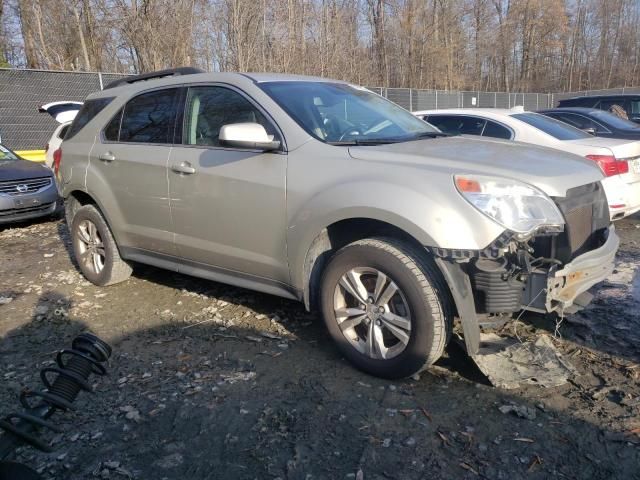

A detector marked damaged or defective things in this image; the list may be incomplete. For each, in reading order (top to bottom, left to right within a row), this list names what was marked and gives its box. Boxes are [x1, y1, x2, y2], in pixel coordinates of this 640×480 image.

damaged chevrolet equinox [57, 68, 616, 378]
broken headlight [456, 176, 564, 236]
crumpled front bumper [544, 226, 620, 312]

---

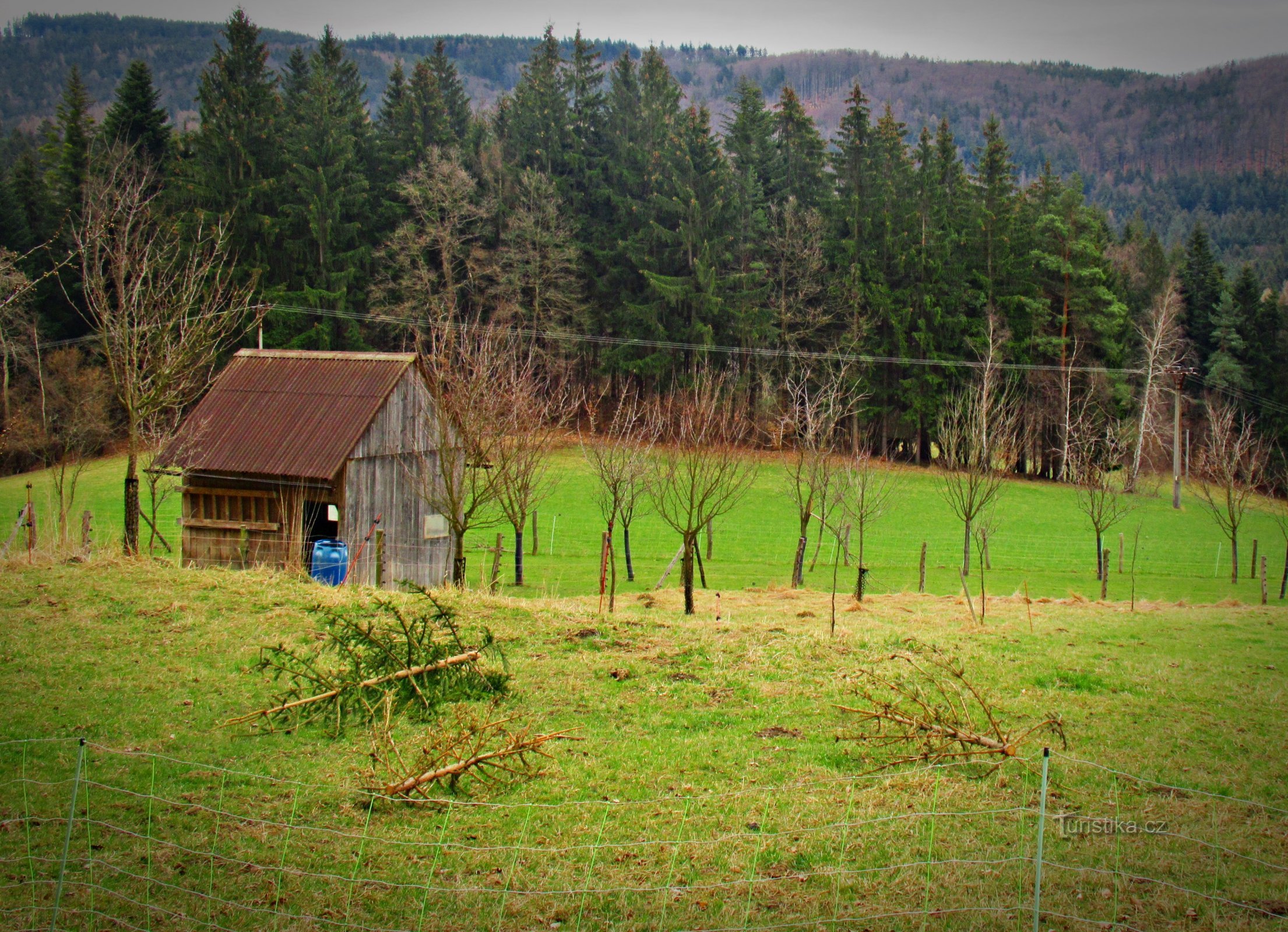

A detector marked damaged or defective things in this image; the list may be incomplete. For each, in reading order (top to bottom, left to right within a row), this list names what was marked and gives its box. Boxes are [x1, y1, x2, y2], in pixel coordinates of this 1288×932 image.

**What is required**
Could you reproduce, word for word, the stretch of the records from the line containing "this 640×480 image." through the line containing "crumpled front bumper [544, 226, 620, 312]"?

**Exercise solution**
A detector marked damaged or defective things in this image; the list may be incomplete. For each, in reading order (top to bottom, left to right within a row), this list names what was marked and gives its box. Boxes are [x1, y1, x2, y2], in pixel coordinates of this 640×480 image.

damaged chevrolet equinox [57, 68, 616, 378]
broken headlight [456, 176, 564, 236]
crumpled front bumper [544, 226, 620, 312]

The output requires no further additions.